4

4

(1) Итак, сделав как бы предисловие для порицания несправедливости общественной ненависти к нам, начну уж защищать дело невинное, и не только отвергну то, в чем нас обвиняют, но и обращу это на самих обвинителей, чтобы отсюда люди знали, что христиане не имеют того, что, как им известно, есть у них самих, и чтобы они устыдились, обвиняя, не говорю, худшие — лучших, но по крайней мере равные — равных себе.

(2) Мы будем отвечать отдельно на все то, что, как говорят, мы делаем тайно, но что, как мы знаем, совершают явно те самые, которые нас считают злодеями, лжецами, людьми, достойными осуждения посмеяния. Когда наша истина дает отказ всему, то против нее наконец выставляется авторитет законов.

(3) Говорят: после законов не должно делать рассуждений; хочешь, не хочешь, а повиновение им должно предпочитать самой истине. Поэтому я с вами, как хранителями законов, вступлю в прения о законах.
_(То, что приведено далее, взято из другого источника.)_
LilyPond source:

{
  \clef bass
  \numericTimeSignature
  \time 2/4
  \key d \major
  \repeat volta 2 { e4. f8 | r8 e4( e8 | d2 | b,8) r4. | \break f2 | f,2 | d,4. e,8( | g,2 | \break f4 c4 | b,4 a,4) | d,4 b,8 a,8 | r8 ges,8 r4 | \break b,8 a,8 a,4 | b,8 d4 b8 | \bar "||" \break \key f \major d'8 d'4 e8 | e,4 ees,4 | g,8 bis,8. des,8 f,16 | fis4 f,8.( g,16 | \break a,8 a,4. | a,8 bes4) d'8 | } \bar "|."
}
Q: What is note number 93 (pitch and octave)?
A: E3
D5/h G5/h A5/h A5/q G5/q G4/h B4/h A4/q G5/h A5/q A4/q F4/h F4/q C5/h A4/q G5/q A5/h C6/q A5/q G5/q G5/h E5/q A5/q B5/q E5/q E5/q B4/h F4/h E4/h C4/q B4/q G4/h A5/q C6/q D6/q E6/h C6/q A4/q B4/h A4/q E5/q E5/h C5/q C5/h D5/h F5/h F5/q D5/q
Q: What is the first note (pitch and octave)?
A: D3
(4) Во–первых, какое жестокое постановление вы делаете, говоря: вам не позволяется быть. И это вы предписываете без всякого гуманного рассуждения; вы объявляете насилие и несправедливую тиранию, если утверждаете, что нам не дозволено быть потому, что так вам угодно, а не потому, что того требует долг.

(5) Если вы не хотите дозволять потому, что не должно дозволять, то, без сомнения, не должно дозволять то, что худо, и, конечно, этим самым предполагается, что должно дозволять то, что хорошо. Если я найду, что то хорошо, что закон твой запретил, то может ли он по тому предварительному рассуждению запрещать мне то, что он в праве был бы запретить, если бы оно было зло. Если твой закон впал в заблуждение, то, полагаю, он принят от человека, а не произошел конечно от Бога.

(6) Удивляетесь ли вы или тому, что человек мог ошибиться, составляя законы, пли тому, что он поправил свою ошибку, отвергая их? Ибо законы и самого Ликурга, исправленные лакедемонянами, не принесли ли издателю их столько скорби, что он осудил себя самого на голодную смерть в уединении.

(7) Да и вы, благодаря опыту, освещающему мрак древности, не изменяете ли и не отменяете ли ежедневно древние и негодные законы новыми рескриптами и эдиктами императоров?

(8) Север, консервативнейший император, не изменил ли недавно пустейшие Папиевы законы, которые повелевали рождать прежде, чем законы Юлиевы — вступать в брак, не смотря на древность этих законов?

(9) Были некогда законы, по которым осужденные должники разрубались на части своими кредиторами. Но такие жестокие законы по общему согласию отменены, и смертная казнь заменена позорным знаком.

Употреблявшееся объявление об аукционной продаже имущества хотело скорее подлить крови в человека, чем вылить ее из него.

(10) Сколько у вас доселе есть таких законов, которые должно исправить? Законы делает неприкосновенными не число лет, не авторитет их издателей, а одна только справедливость Поэтому когда делается известною их несправедливость, то они по заслугам осуждаются, хотя и сами осуждают. Как мы называем законы несправедливыми?

(11)Если они наказывают за одно только имя, то мы называем их не только несправедливыми, но даже глупыми. Если же наказывают дела, то почему наказывают дела на основании одного только имени. У других наказывают дела после доказательства их виновности, а не на основании одного только имени? Я кровосмешник; почему не производят следствие надо мною. Я детоубийца; почему меня не подвергают пыткам. Я допускаю нечто против богов, против императоров; почему не выслушивают меня, который имеет, чем защититься?

(12) Никакой закон не запрещает расследовать то, что запрещает делать; ибо ни судья не может наказывать справедливо, если не узнает, что сделано то, что не дозволено делать, ни гражданин не может верно повиноваться закону, если не знает того, что закон наказывает.

(13) Никакой закон не обязан одному только себе сознанием своей справедливости, но он обязан этим и тем, от кого ожидает повиновения. Но тот закон подозрителен, который не желает, чтобы его критиковали. Если же закон господствует без критики, то он произволен.